An older version of the wearable system incorporated LEDs in order to perform active segmentation of objects that the wearer held up for visual inspection. The following text describes an application of the wearable system, in which the wearable behaves like a creature with its own agenda to learn from a cooperative wearer.

Human intelligence relies on a wealth of commonsense acquired from a lifetime of experience. In order to achieve the long term goals of artificial human intelligence, researchers must find ways to endow machines with this type of commonsense.

Humanoid robots could serve as a direct approach to the acquisition of this type of competence, since a sufficiently sophisticated humanoid robot would be able to experience much of the world in the same way as humans. Currently, however, humanoid robots have very limited experience with the world due to obstacles ranging from mechanical design to social constraints on the use of autonomous robots.

Wearable computing systems have the potential to measure a great deal of the sensory input and physical output of a person as he or she experiences everyday activities. Much can be learned through passive observation of these measurements. However, if we can also find ways for the wearable system to strongly influence the behavior of the person wearing the system, many learning tasks can be made easier.

diagram of combined humanoid platform (subsumption architecture)

We designed Duo, a wearable creature that works with a cooperative human in order to learn about everyday objects in the world. The wearable learns about the world by watching and sometimes making requests of the wearer as he goes through activities in the day. By using the same sensory input as the person and co-opting his output behaviors, the wearable creature serves as a top layer of control in a subsumption architecture with the human serving as a powerful mechanical and computational infrastructure. A diagram of the subsumption architecture for this human/wearable application is shown above.

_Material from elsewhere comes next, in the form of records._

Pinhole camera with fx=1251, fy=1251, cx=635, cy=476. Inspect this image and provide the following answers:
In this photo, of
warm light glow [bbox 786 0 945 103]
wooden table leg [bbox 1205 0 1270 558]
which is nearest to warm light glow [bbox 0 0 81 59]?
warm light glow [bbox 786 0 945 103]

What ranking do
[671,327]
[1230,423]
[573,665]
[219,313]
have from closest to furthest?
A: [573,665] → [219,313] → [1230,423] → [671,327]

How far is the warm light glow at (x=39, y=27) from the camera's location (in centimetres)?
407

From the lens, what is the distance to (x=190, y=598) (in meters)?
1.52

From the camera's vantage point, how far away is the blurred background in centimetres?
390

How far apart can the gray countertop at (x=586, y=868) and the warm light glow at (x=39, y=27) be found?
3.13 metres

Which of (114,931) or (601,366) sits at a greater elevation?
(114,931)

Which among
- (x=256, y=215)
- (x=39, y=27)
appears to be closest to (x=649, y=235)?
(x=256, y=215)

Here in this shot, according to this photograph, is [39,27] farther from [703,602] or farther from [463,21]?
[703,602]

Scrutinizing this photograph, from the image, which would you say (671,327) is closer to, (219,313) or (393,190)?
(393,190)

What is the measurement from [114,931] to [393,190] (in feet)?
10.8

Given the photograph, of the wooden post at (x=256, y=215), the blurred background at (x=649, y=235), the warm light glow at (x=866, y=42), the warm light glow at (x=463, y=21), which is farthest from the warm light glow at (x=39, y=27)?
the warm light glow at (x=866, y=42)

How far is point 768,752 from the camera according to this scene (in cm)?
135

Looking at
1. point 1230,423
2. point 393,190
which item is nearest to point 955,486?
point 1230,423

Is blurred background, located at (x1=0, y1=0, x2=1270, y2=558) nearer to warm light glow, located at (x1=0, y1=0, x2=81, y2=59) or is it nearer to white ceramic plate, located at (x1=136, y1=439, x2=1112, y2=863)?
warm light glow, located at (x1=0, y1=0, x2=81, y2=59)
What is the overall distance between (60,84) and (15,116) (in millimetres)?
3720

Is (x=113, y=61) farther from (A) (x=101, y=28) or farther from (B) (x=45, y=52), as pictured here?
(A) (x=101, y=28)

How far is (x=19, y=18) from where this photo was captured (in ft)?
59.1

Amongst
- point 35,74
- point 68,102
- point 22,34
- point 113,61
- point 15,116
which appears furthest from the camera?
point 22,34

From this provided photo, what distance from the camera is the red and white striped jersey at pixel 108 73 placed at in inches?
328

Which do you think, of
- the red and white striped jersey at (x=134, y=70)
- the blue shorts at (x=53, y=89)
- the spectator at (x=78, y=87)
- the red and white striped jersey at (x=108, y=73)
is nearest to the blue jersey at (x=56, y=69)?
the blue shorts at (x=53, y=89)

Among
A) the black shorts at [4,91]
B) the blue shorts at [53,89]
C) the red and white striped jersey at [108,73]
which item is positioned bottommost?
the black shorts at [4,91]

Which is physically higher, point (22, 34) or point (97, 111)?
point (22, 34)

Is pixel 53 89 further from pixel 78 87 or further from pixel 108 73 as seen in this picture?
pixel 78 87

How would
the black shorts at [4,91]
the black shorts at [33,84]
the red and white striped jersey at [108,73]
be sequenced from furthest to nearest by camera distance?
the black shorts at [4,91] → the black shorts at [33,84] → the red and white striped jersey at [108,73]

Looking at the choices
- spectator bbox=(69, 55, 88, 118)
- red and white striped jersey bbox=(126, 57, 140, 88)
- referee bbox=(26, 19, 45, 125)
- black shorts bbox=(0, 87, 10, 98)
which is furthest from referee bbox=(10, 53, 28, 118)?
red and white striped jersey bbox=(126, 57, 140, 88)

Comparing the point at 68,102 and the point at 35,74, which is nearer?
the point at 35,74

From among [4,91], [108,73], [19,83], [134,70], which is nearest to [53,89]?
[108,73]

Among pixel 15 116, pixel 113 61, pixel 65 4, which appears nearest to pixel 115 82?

As an initial exploration into this class of wearable applications, we created a wearable system that attempts to learn about the everyday objects with which the wearer interacts during everyday activities. The creature uses a camera to see what the wearer is seeing, and orientation sensors to estimate the kinematic configuration of the wearer's head and dominant arm. The creature also serves as a high level controller that attempts to co-opt the wearer's behaviors by requesting actions through headphones. For example, the creature was able to request that the wearer look at an object that the wearer was manipulating, in order to see it better and segment it using the LED array. Likewise Duo could ask that the wearer keep his head still, in order to make perception easier. We hypothesize that a broad array of actions useful for learning could be successfully prompted by speech from Duo. In the future, an application such as this could ask the wearer to repeat an action by uttering, ``do that again!'', which should help the creature segment the activity into meaningful parts. More generally, by requesting actions the wearable creature could test hypotheses it has made about actions and their effect in the world.

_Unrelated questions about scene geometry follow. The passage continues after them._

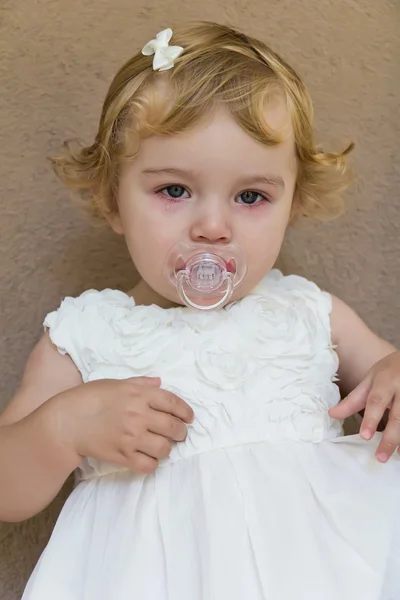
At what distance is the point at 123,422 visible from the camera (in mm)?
807

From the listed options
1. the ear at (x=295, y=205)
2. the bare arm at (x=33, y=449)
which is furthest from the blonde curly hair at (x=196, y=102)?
the bare arm at (x=33, y=449)

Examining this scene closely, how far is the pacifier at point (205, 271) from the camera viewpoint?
852 millimetres

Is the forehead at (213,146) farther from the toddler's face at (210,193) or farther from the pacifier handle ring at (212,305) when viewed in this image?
the pacifier handle ring at (212,305)

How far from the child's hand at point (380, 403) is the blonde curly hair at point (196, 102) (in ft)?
0.81

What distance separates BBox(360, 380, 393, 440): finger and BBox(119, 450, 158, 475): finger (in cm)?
21

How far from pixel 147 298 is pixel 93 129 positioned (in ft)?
0.90

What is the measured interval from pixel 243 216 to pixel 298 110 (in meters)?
0.14

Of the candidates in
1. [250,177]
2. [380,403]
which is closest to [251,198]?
[250,177]

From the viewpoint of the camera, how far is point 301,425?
85 cm

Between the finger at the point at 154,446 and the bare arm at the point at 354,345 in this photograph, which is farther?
the bare arm at the point at 354,345

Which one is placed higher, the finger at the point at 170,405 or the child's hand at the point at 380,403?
the child's hand at the point at 380,403

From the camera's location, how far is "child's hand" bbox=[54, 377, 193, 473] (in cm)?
81

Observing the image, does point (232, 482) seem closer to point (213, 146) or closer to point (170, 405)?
point (170, 405)

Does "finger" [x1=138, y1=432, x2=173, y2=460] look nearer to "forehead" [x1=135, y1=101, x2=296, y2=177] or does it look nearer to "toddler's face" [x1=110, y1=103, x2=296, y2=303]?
"toddler's face" [x1=110, y1=103, x2=296, y2=303]
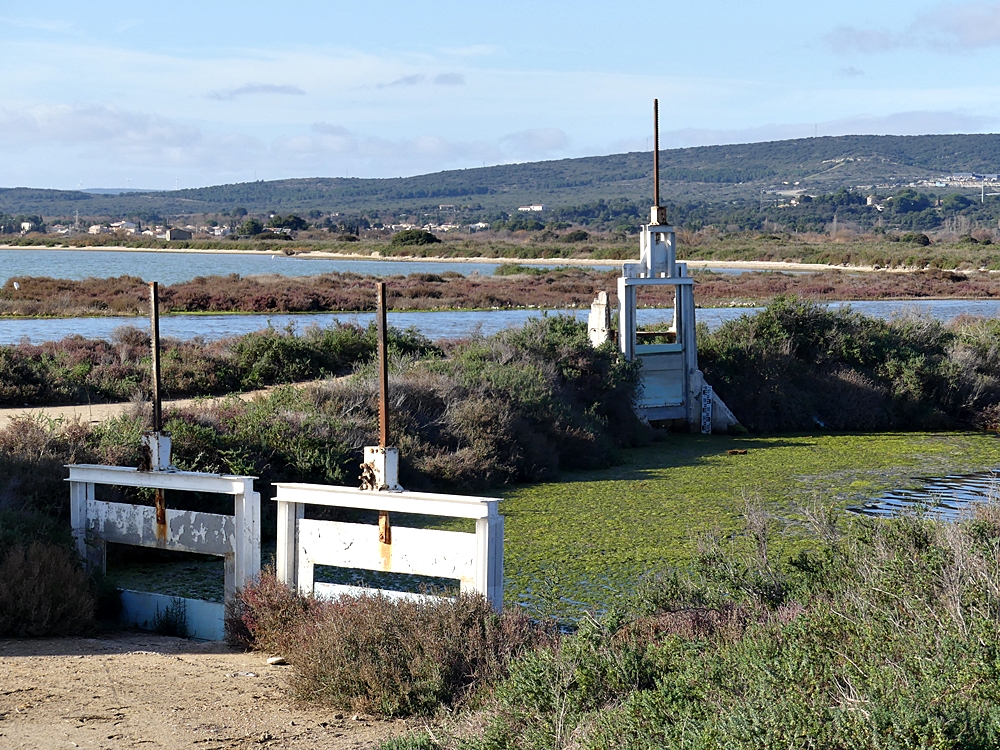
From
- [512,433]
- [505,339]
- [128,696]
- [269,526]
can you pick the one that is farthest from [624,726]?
[505,339]

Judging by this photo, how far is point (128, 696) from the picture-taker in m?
6.55

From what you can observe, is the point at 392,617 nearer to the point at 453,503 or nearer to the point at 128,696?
the point at 453,503

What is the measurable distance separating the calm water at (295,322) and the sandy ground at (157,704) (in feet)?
62.6

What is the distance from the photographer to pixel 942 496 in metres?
13.7

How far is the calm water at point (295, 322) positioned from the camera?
30.6 metres

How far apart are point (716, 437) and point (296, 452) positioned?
8304mm

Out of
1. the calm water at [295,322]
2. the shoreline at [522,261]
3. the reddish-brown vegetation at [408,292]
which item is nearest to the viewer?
the calm water at [295,322]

example segmentations from Duo
This figure shows two segmentations of common manipulable objects by Duo. When Duo detects that the wearer has reached for an object, Duo requests that the person look at the object via speech through the headphones. When the person holds up the object to look at it, Duo flashes the LEDs in order to produce the segmentations shown in this figure. The first column shows Duo's view before the LED flash and the second column shows the view during the LED flash. The third column shows the difference between the flashed and non-flashed images. The fourth column shows the object and hand mask produced by thresholding this difference. The final column shows the masks applied to the images to segment the hands holding the objects in the images.

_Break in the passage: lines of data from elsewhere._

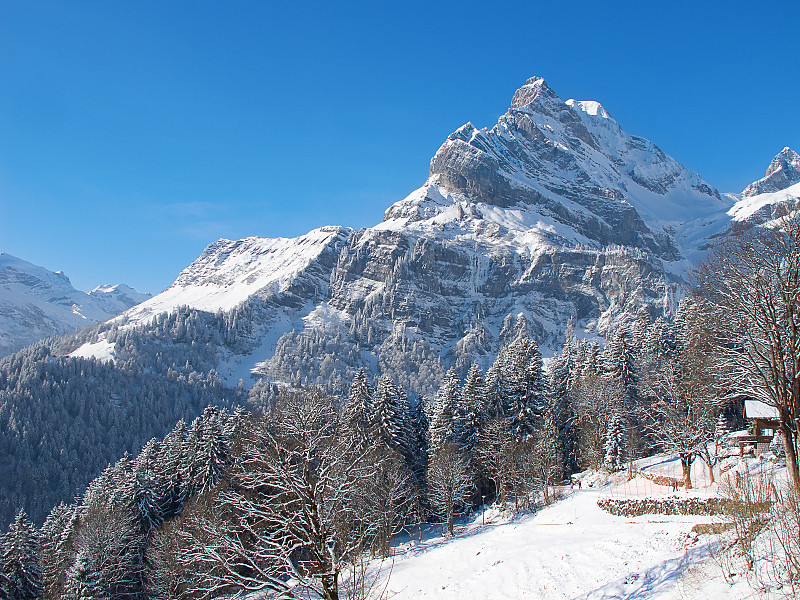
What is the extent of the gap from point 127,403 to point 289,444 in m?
161

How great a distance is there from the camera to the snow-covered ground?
13.3 m

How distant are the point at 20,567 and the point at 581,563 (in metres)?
39.2

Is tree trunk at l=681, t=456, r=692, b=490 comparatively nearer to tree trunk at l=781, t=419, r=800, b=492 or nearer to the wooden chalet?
the wooden chalet

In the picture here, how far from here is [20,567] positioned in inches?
1356

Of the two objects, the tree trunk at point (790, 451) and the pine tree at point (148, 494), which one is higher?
the tree trunk at point (790, 451)

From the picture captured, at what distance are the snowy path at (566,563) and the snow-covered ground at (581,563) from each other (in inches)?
1.4

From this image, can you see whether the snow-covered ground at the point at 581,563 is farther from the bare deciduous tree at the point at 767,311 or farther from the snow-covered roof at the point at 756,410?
the snow-covered roof at the point at 756,410

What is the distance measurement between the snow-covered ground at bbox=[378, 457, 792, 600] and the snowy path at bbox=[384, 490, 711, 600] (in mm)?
35

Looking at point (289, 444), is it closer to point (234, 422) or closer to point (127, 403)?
point (234, 422)

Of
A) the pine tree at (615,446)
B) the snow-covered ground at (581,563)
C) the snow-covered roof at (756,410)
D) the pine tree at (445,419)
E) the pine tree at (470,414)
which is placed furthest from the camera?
the pine tree at (470,414)

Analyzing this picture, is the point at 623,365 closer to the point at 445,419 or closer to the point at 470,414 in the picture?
the point at 470,414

These behaviors work together with a cooperative human to acquire high-quality segmentations of everyday manipulable objects used by the person wearing the system. When Duo detects that the wearer has reached for an object it asks the wearer to look at it with speech through the headphones. While looking at the object Duo flashes the LED array in order to segment the hand and object, which are in the foreground, from the rest of the world in the background. While looking at the object, Duo also monitors the wearer's head movements. If the wearer's head moves significantly, Duo requests that the wearer keep his head still. Future work for a system of this nature could use methods we have developed to segment images and detect, track, and recognize these segments, while segmenting and recognizing actions of the wearer other than reaching.

This research makes progress towards a viable system for the acquisition of commonsense related to everyday human activities. Future creatures could learn to control a set of common behaviors performed by a cooperative human and learn to relate common action patterns to the visual appearance of objects and to the observed changes in the world.